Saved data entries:
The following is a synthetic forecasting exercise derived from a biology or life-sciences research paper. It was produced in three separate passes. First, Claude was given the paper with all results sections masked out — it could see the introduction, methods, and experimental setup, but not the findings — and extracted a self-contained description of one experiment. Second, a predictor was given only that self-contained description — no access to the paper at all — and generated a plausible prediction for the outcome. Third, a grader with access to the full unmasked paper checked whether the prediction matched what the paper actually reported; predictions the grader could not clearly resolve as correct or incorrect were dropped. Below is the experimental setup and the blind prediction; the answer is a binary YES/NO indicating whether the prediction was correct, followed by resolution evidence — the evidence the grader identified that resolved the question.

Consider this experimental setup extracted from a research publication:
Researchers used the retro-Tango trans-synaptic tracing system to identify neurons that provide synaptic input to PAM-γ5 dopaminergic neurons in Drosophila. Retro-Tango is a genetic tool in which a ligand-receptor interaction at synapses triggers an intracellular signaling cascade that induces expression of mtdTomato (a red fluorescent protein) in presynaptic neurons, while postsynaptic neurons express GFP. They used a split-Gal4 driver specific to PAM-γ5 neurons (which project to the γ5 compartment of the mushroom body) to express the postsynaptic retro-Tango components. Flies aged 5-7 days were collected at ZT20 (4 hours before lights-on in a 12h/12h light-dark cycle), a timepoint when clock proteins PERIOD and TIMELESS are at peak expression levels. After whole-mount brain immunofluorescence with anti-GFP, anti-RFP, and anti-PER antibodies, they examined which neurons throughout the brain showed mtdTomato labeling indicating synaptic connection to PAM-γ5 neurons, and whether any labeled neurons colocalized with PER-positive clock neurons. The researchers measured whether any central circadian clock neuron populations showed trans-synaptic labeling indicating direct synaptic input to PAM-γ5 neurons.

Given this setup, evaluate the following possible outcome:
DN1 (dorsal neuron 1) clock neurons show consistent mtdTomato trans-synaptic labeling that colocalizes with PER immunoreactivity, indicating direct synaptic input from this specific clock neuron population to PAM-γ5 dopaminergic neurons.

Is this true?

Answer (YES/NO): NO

==

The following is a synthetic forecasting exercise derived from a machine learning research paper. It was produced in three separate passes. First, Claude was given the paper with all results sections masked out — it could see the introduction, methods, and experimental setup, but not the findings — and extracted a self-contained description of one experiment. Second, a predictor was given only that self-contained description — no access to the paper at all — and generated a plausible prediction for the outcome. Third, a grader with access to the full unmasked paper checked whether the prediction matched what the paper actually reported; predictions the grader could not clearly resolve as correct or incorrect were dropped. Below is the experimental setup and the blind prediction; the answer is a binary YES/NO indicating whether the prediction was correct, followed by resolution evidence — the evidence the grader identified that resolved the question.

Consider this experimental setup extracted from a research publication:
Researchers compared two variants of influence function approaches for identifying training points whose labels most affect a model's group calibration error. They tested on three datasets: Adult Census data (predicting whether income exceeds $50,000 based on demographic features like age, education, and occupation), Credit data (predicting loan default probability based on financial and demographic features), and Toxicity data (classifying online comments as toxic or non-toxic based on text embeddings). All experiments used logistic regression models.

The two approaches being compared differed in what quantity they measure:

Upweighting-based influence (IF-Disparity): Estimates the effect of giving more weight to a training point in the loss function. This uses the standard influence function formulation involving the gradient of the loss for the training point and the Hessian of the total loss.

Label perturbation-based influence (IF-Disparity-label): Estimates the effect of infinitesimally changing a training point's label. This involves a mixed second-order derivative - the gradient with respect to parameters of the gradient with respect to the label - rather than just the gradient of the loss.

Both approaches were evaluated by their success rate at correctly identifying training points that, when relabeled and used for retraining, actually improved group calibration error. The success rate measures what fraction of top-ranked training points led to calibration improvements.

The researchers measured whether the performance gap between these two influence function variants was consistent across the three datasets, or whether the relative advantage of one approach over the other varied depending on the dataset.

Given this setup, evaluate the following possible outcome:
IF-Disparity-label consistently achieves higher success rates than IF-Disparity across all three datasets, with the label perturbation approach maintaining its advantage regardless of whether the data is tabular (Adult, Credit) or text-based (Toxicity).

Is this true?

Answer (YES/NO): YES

- To do -
Your reply should be a single number: the count of lines above that contain the word "full".

- Your solution -
2